● EXERCISE A: In the blog post on male bashing, why does the writer say that Ray can generalize about men in a way the writer cannot?

● SOURCE DOCUMENT:
-.-.-

Women and Emerging Futures

The next wave of my own evolution lies in exploring the potential of women to profoundly shape our world. Not only if women can but if women will...do what is required to make the difference. This demands redefining our notions of 'leadership' and reclaiming meaningful expression for women. To progress beyond historical notions of evolution through incremental change, we must redefine what it is to be human - and women are the key.

Friday, December 15, 2006

Male bashing?

Hmm…the words are barely nestled into the blog when the notion of ‘male bashing’ surfaces. Is that what I’m doing? Is that what others will see if/when they choose to read what I have written about myself….about my quiet truth?

For whatever reason, as I consider these thoughts, I am pulled to seek out Ray Landry’s blog (www.eternallyevolving-ray.blogspot.com). Ray is one of those (to me) rare and amazing men who is willing to do what it takes – no matter how much pain they must move through – to find themselves…the ‘self’ that lies buried deeply under decades of dogma and pretense and intense effort to crush …and all that it takes for them to get there.

I read his words and I am drawn to write to him. In this moment, I do not feel quite so alone.

Ray:

I read your most recent entries today and am very mindful of that increasing sense of intensity...that urgency to engage differently...be different....create new experience.

Yesterday, I wrote in my blog about what I knew as a 'quiet truth' for myself. Last night and today I had the first suggestions that I am 'male bashing'....taking random pot-shots at all men because of gender. For the last hours, I've been wondering about that. And I've been reading your thoughts in your blog and felt the need to engage with you.

If I consider it all as a metaphor, I believe that your experience and mine are mirror images of each other. I'm not even sure I know what that means except that it somehow feels right inside my body. It is not about reflections, even, it is more that one of us lives inside the mirror into which the other gazes, with each of us reflecting back to the other what we've lost. I am increadibly mindful of the tension...the intensity..and the density of its manifestation in the world in which we both move.

You can say things...can generalize...about men in a way that I can't because I'm not one. I read your blog and I share every thought that you've written.

-.-.-

● EXERCISE B: Reproduce the records from the line containing "From the selection" through the end of the records, inclusive.

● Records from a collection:
-.-.-

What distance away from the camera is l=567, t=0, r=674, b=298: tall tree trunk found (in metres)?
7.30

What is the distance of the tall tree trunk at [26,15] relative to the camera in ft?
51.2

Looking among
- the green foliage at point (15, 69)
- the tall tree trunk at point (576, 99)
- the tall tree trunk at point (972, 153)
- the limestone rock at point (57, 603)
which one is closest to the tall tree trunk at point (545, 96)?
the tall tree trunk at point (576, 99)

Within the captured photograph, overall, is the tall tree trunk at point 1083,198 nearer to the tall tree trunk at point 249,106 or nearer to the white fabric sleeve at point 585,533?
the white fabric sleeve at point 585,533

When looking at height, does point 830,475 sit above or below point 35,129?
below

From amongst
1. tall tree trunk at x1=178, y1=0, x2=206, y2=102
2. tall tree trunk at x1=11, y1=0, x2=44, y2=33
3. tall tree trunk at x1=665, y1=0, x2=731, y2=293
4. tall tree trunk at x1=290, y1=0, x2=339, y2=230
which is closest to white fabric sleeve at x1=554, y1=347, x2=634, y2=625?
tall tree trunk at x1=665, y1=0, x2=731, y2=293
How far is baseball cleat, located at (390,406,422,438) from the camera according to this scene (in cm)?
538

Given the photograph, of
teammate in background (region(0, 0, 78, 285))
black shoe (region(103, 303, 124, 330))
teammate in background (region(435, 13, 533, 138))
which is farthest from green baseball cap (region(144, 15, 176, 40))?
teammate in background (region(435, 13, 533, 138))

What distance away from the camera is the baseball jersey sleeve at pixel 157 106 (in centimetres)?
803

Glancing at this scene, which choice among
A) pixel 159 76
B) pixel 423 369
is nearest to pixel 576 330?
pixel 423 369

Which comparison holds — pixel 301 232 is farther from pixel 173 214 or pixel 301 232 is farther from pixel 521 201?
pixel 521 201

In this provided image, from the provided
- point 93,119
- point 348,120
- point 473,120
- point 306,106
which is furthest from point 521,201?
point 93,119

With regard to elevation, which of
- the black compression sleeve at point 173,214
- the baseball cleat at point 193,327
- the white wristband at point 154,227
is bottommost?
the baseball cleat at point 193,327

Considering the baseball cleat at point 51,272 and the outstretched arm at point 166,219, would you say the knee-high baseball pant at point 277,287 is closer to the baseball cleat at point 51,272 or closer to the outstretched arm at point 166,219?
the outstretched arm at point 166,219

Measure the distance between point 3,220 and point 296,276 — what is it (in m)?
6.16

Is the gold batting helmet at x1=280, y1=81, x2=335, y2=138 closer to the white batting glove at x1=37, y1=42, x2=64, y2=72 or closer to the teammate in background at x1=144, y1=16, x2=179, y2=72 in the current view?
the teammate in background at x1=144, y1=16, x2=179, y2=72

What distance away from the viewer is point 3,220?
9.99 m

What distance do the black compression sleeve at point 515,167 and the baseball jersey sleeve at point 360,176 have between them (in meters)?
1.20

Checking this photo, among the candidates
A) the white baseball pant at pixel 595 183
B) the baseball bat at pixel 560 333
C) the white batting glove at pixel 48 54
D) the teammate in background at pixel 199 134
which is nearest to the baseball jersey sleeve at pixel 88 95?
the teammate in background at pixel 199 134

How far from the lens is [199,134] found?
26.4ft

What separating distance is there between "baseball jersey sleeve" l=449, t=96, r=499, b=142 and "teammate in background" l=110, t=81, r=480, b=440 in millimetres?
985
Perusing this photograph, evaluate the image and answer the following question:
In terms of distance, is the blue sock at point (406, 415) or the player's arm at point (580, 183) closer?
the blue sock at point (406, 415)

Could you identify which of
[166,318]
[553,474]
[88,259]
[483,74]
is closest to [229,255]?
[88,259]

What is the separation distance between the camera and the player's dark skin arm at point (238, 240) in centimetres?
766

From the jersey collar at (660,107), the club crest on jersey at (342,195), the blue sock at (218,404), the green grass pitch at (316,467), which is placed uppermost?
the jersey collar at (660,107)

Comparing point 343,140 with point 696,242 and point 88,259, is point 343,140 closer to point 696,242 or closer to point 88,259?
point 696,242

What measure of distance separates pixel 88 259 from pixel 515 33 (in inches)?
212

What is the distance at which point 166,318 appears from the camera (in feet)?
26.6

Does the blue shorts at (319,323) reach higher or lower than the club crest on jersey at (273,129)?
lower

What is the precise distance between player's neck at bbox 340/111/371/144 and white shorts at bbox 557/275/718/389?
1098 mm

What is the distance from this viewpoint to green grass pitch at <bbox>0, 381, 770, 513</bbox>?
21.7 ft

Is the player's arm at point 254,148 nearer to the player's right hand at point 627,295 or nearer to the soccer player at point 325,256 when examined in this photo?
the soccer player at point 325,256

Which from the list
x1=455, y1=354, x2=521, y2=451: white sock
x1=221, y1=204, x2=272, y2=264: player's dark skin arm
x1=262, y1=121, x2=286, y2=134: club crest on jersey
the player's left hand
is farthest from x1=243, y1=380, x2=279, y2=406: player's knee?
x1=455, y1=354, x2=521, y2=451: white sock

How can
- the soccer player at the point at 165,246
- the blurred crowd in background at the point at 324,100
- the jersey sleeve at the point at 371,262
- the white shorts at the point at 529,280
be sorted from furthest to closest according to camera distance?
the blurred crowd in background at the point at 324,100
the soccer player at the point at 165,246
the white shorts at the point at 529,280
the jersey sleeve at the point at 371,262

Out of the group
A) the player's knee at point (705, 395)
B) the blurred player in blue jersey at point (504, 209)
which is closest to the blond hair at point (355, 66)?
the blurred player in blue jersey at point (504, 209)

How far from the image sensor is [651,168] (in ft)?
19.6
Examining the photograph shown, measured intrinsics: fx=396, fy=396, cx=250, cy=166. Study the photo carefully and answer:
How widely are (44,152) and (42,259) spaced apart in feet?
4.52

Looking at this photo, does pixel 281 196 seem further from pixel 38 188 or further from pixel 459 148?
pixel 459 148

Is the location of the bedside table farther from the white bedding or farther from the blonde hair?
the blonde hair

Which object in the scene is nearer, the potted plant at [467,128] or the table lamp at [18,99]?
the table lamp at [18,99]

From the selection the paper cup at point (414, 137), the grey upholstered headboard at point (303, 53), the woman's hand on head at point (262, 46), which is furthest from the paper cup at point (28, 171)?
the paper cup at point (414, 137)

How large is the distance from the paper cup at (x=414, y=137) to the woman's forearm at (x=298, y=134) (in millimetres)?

-.-.-

● EXERCISE RESULT A: The writer says Ray can generalize about men because Ray is a man and the writer is not.

● EXERCISE RESULT B:
From the selection the paper cup at point (414, 137), the grey upholstered headboard at point (303, 53), the woman's hand on head at point (262, 46), which is furthest from the paper cup at point (28, 171)?
the paper cup at point (414, 137)

How large is the distance from the paper cup at (x=414, y=137) to the woman's forearm at (x=298, y=134) (in millimetres)?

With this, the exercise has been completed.